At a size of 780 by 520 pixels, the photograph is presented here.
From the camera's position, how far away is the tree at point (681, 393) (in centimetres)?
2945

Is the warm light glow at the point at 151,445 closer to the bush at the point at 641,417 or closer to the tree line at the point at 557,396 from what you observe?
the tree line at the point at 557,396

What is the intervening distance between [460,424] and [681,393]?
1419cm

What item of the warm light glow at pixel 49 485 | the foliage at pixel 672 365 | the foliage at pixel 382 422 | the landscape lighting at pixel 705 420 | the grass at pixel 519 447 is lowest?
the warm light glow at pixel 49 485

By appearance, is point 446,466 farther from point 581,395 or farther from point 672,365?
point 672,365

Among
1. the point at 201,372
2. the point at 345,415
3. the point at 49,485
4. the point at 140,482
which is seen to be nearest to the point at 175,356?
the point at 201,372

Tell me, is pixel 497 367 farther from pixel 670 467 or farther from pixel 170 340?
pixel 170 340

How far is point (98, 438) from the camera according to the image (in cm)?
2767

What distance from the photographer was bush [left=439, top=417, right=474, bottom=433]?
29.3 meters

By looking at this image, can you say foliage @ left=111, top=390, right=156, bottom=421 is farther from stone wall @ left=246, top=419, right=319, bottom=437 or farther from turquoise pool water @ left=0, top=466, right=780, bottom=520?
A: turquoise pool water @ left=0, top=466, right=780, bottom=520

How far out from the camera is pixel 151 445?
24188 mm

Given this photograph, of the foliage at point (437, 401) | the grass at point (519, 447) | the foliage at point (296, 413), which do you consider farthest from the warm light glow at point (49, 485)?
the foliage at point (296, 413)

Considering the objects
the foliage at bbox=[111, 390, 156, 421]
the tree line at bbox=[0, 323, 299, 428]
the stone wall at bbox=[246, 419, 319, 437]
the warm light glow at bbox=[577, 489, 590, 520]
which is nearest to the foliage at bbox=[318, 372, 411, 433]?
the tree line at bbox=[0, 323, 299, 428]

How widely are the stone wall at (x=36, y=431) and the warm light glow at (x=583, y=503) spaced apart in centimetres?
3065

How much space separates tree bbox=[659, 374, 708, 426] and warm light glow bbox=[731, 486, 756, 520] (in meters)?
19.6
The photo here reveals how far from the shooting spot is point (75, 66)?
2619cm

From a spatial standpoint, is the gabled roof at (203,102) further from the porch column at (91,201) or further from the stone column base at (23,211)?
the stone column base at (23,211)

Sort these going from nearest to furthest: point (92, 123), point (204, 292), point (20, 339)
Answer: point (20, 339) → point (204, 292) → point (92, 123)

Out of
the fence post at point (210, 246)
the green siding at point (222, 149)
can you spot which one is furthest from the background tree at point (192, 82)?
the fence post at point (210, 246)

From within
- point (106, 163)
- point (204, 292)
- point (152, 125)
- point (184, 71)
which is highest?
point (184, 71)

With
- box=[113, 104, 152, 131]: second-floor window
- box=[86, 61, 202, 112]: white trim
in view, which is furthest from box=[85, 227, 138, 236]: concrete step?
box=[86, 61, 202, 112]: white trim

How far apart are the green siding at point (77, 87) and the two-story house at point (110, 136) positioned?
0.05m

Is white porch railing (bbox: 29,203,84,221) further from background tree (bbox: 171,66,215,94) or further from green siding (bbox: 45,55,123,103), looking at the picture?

### Objective
Please format the lines of the items as a Markdown table with the columns No. and Line, starting with the line that contains "From a spatial" and continuing through the last line of the items. Leave out blank lines.

### Complete output
| No. | Line |
|---|---|
| 1 | From a spatial standpoint, is the gabled roof at (203,102) further from the porch column at (91,201) or further from the stone column base at (23,211)? |
| 2 | the stone column base at (23,211) |
| 3 | Sort these going from nearest to furthest: point (92, 123), point (204, 292), point (20, 339) |
| 4 | Answer: point (20, 339) → point (204, 292) → point (92, 123) |
| 5 | Out of |
| 6 | the fence post at point (210, 246) |
| 7 | the green siding at point (222, 149) |
| 8 | can you spot which one is furthest from the background tree at point (192, 82)? |
| 9 | the fence post at point (210, 246) |
| 10 | From within |
| 11 | - point (106, 163) |
| 12 | - point (204, 292) |
| 13 | - point (152, 125) |
| 14 | - point (184, 71) |
| 15 | which is highest? |
| 16 | point (184, 71) |
| 17 | With |
| 18 | - box=[113, 104, 152, 131]: second-floor window |
| 19 | - box=[86, 61, 202, 112]: white trim |
| 20 | in view, which is furthest from box=[85, 227, 138, 236]: concrete step? |
| 21 | box=[86, 61, 202, 112]: white trim |
| 22 | How far apart are the green siding at point (77, 87) and the two-story house at point (110, 136) positioned? |
| 23 | 0.05m |
| 24 | Is white porch railing (bbox: 29,203,84,221) further from background tree (bbox: 171,66,215,94) or further from green siding (bbox: 45,55,123,103), looking at the picture? |